El riesgo, para los montañeros más románticos, no necesitaba justificación, sino que se justificaba a sí mismo como una prueba radical de humanidad, de distanciamiento del reino animal: «Es una demostración de que el hombre no está totalmente atado a la búsqueda de alimento, ni a las lealtades familiares y sociales; de que hay estados de la mente y el espíritu que valora más que la vida misma», razona Michael Roberts en 1939, en una conferencia en el Alpine Club.11 De eso iba la revolución liberal, de romper lazos, y ser alpinista significaba con frecuencia romper de la manera más cruel hasta los más íntimos: los lazos con la esposa, con los hijos, con la madre. La de Andrew Irvine, fallecido en el Everest en 1924 junto con George Mallory —y cuyo cuerpo no ha aparecido hasta un siglo después, en el año 2024 en que escribimos estas líneas—, mantuvo encendida durante años la luz del porche de la casa familiar, convencida de que su hijo seguía vivo y había que mantener iluminado el camino de su regreso. Para Ruth, la esposa de Mallory, la muerte de su marido —notificada en un telegrama que recibió el 19 de junio, tras lo cual reunió a los niños y lloraron juntos— tuvo una estela macabra: las cartas que George le enviaba desde el Himalaya siguieron llegando a casa durante varias semanas.
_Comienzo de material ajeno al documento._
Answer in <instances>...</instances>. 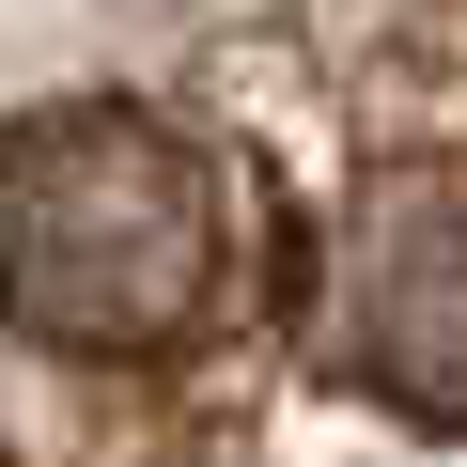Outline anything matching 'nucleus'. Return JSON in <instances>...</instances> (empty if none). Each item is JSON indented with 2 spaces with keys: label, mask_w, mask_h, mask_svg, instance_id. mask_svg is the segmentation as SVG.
<instances>
[{
  "label": "nucleus",
  "mask_w": 467,
  "mask_h": 467,
  "mask_svg": "<svg viewBox=\"0 0 467 467\" xmlns=\"http://www.w3.org/2000/svg\"><path fill=\"white\" fill-rule=\"evenodd\" d=\"M250 281V187L140 94H47L0 125V327L78 374L187 358Z\"/></svg>",
  "instance_id": "obj_1"
},
{
  "label": "nucleus",
  "mask_w": 467,
  "mask_h": 467,
  "mask_svg": "<svg viewBox=\"0 0 467 467\" xmlns=\"http://www.w3.org/2000/svg\"><path fill=\"white\" fill-rule=\"evenodd\" d=\"M296 327L389 420H420V436L467 420V171L451 156L358 171V202L327 218V250L296 265Z\"/></svg>",
  "instance_id": "obj_2"
}]
</instances>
Mallory había frecuentado el Círculo de Bloomsbury, uno de cuyos miembros ilustres era la escritora Virginia Woolf, que era hija de otro gran alpinista: Leslie Stephen. Aunque la era liberal prometiera que, ahora, cualquier persona podía hacer cualquier cosa y llegar a cualquier sitio si tenía talento y se lo proponía, la puerta de la élite social seguía siendo minúscula; y el alpinismo, un asunto de poca gente a la que nunca le hacía falta, para conectarse con otros montañeros, llegar al límite de esos seis grados de separación que se dice que nos distancian como máximo de cualquier otro individuo del mundo. Stephen, a su vez, era hermano de un prominente teórico liberal: James Fitzjames Stephen, autor de Libertad, igualdad y fraternidad (1873-1874) y adversario de John Stuart Mill en su defensa de un liberalismo moderado que armonizara la libertad y la obediencia a los «superiores auténticos» de la sociedad. James, aunque no era tan montañero como su hermano, acompañó a este varias veces en sus expediciones a los Alpes. En ellas, su intelecto febril y estajanovista echaba a volar y no se ponía en pausa ni en los momentos en que la ruta se volvía más ardua y necesitada de concentración. Leslie recordaba con humor su exasperación durante una difícil escalada en el Jungfrau, en la cual su hermano no dejaba de darle la tabarra con el contenido de un artículo que estaba preparando para el Saturday Review. «Mandé a aquel periódico a un destino del que creo que hasta ahora ha escapado», evocaba.
Como todos los montañeros letraheridos, cuando James Fitzjames Stephen estaba en la montaña pensaba en sus escritos, y viceversa: al escribir pensaba a veces en la montaña. El último párrafo de Libertad, igualdad y fraternidad es una alegoría alpinística de la labor de la secular clerisy, las élites intelectuales de la sociedad, a las que ve como excursionistas que se hallan varados en un paso de montaña en medio de la ventisca y cegados por la niebla, a través de la cual vislumbran de vez en cuando senderos de los que no tienen la certeza de si son salvadores o engañosos. En una situación como esta —escribía Stephen—, de todos los talentos del ser humano, el más importante es la habilidad de hacer juicios cabales usando materiales imperfectos; la de ver las cosas tal y como son, sin exageración ni pasión, y con ello efectuar la elección más sabia entre las varias posibles.